→ TASK TO CARRY OUT
Report each line from the records where the string "Collapsed" turns up.

→ DATA
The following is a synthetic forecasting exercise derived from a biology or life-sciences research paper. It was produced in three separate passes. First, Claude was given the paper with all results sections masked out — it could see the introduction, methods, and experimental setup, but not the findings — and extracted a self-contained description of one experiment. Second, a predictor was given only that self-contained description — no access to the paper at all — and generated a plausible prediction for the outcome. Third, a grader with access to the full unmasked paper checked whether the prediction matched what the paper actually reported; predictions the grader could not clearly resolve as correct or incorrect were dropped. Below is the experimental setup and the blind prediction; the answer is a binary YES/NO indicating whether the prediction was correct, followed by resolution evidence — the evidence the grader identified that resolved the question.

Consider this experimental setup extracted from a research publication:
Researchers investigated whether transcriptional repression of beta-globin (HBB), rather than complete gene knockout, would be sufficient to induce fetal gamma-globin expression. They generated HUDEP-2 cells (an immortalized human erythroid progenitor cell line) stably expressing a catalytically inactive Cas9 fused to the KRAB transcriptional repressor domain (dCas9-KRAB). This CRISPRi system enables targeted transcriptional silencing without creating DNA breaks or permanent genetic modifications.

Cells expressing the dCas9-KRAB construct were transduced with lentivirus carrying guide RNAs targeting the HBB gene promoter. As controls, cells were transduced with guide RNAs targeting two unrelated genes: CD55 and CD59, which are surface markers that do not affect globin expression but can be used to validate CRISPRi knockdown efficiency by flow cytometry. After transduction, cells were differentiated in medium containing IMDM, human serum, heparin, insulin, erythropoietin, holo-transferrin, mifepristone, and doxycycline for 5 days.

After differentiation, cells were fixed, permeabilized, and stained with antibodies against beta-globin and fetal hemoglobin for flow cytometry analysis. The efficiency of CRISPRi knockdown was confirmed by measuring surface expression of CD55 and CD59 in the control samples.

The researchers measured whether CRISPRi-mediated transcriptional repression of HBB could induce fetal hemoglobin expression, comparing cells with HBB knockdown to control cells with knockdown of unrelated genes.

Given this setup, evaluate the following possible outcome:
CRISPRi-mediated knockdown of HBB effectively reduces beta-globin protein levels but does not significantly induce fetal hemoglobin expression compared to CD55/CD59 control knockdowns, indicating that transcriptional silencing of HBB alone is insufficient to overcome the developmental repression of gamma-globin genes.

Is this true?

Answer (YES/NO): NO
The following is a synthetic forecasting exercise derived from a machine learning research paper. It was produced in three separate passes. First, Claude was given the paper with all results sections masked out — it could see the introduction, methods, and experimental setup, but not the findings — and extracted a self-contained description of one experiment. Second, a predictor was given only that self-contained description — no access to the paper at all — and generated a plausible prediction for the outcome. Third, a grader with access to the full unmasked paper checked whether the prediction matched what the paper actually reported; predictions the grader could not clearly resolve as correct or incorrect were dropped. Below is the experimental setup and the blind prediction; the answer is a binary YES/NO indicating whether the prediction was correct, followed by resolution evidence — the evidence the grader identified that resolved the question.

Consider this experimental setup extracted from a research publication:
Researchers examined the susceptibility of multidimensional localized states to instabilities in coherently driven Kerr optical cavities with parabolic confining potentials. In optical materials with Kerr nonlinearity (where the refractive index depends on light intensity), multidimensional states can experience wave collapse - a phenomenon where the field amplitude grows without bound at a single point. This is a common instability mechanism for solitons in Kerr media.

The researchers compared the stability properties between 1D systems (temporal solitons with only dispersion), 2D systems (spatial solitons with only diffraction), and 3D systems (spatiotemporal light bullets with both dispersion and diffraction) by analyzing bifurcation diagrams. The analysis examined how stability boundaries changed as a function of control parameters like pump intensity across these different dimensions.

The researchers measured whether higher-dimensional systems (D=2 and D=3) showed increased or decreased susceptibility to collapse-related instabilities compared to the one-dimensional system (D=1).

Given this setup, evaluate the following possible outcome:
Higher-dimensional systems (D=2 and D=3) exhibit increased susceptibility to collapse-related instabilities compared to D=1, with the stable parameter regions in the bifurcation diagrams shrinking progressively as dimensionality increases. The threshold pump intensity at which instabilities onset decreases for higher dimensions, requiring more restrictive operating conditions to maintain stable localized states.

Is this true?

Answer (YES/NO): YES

...

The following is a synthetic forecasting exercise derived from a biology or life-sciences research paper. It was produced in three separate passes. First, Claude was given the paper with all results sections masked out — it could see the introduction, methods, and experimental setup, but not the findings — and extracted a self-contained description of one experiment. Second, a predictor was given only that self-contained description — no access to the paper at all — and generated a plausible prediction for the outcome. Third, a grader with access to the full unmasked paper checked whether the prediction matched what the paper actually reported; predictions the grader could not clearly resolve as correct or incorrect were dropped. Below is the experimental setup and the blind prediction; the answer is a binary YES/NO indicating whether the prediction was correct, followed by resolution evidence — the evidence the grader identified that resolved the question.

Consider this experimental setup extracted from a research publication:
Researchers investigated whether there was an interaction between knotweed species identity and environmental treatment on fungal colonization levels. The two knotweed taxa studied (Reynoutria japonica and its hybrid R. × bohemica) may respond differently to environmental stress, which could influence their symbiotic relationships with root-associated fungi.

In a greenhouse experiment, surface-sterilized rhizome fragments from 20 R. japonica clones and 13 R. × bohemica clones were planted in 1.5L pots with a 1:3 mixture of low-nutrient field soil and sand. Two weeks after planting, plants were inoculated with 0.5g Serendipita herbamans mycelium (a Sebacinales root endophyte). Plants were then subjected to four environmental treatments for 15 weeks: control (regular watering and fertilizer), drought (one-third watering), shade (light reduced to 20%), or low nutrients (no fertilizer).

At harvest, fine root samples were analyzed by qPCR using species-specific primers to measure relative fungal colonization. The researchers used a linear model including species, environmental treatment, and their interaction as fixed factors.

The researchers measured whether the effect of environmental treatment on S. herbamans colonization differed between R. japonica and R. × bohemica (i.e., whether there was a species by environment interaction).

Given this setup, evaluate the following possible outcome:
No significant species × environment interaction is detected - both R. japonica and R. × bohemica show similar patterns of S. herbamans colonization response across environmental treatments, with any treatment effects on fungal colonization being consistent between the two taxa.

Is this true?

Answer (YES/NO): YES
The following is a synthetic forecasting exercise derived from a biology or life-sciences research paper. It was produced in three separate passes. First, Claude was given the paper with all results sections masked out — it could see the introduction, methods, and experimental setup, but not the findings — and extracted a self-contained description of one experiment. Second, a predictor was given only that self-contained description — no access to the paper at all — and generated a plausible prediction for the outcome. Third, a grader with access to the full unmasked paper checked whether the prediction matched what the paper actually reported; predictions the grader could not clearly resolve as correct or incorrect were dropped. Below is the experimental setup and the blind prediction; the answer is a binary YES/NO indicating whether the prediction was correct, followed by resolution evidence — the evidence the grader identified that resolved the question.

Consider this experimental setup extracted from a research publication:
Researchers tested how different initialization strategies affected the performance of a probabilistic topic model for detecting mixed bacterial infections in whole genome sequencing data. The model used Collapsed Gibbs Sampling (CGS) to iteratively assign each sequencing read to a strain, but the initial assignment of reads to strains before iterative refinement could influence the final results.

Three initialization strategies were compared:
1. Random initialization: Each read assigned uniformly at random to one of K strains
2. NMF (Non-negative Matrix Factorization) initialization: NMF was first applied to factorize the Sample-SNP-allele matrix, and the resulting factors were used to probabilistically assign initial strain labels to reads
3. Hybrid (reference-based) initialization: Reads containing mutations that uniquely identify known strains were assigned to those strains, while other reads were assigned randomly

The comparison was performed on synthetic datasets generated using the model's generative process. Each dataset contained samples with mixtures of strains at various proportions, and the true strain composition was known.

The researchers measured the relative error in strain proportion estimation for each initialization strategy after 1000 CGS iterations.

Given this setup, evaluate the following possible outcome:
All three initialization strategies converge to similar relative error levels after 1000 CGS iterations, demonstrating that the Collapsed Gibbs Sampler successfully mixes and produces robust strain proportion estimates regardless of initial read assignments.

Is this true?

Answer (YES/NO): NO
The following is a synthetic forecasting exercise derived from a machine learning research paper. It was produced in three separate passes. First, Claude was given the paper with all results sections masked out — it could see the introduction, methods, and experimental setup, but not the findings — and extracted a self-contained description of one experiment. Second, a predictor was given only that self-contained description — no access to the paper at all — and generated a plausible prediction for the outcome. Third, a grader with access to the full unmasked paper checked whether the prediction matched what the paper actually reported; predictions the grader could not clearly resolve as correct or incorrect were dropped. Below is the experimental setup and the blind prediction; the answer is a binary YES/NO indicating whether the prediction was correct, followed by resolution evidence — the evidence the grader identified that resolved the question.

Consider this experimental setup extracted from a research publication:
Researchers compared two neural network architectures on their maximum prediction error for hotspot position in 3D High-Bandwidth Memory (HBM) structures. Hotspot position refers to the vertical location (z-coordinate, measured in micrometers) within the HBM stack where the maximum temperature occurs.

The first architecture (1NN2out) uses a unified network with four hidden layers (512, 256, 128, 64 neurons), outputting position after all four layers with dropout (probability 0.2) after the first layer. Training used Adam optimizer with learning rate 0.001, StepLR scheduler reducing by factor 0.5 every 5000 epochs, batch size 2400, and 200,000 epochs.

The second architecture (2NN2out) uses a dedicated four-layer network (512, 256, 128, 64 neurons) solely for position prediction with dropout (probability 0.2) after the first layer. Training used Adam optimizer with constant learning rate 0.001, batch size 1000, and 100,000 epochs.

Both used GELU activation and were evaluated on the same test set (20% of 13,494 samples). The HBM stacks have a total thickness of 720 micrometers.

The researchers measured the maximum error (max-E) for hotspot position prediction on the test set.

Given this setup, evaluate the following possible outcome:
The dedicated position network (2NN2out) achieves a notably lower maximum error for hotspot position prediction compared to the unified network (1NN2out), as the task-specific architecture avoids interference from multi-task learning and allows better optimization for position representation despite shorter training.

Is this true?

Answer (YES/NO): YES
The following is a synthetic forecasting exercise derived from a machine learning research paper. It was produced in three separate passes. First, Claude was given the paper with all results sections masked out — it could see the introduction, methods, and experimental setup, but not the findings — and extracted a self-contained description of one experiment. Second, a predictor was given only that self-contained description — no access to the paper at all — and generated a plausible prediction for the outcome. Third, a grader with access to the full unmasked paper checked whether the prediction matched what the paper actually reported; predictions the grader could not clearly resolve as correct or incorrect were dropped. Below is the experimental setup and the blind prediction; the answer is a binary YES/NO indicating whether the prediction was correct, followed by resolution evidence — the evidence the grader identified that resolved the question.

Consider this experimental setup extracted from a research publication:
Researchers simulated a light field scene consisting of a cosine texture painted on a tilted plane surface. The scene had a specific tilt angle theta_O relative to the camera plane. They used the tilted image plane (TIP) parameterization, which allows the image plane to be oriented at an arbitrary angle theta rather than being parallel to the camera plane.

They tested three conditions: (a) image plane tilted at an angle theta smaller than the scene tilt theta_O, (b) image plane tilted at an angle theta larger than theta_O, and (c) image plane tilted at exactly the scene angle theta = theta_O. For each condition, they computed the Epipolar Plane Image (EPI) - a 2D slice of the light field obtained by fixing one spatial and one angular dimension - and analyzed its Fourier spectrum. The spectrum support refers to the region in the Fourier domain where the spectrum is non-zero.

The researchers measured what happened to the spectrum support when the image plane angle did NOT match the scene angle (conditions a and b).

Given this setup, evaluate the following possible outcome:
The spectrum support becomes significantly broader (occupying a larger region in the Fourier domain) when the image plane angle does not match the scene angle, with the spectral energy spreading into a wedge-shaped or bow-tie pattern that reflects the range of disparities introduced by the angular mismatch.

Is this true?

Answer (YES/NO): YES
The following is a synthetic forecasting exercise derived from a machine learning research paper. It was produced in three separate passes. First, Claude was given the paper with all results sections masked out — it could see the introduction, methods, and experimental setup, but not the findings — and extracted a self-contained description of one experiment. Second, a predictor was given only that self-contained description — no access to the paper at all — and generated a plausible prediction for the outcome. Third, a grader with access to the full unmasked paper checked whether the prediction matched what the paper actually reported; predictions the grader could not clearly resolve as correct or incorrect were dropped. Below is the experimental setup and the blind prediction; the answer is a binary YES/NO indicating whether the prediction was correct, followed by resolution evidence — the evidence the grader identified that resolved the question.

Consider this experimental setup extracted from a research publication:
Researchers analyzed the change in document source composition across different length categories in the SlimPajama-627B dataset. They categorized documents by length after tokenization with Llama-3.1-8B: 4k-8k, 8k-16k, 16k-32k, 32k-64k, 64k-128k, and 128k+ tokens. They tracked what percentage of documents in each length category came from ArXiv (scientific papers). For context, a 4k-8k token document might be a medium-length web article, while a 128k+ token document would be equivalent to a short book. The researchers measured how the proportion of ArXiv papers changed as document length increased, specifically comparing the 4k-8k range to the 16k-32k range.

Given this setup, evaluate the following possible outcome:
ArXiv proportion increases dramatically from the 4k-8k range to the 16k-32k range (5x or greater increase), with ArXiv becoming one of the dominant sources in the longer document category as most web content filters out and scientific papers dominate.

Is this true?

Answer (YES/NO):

→ RESPONSE AREA
Researchers tested how different initialization strategies affected the performance of a probabilistic topic model for detecting mixed bacterial infections in whole genome sequencing data. The model used Collapsed Gibbs Sampling (CGS) to iteratively assign each sequencing read to a strain, but the initial assignment of reads to strains before iterative refinement could influence the final results.
All three initialization strategies converge to similar relative error levels after 1000 CGS iterations, demonstrating that the Collapsed Gibbs Sampler successfully mixes and produces robust strain proportion estimates regardless of initial read assignments.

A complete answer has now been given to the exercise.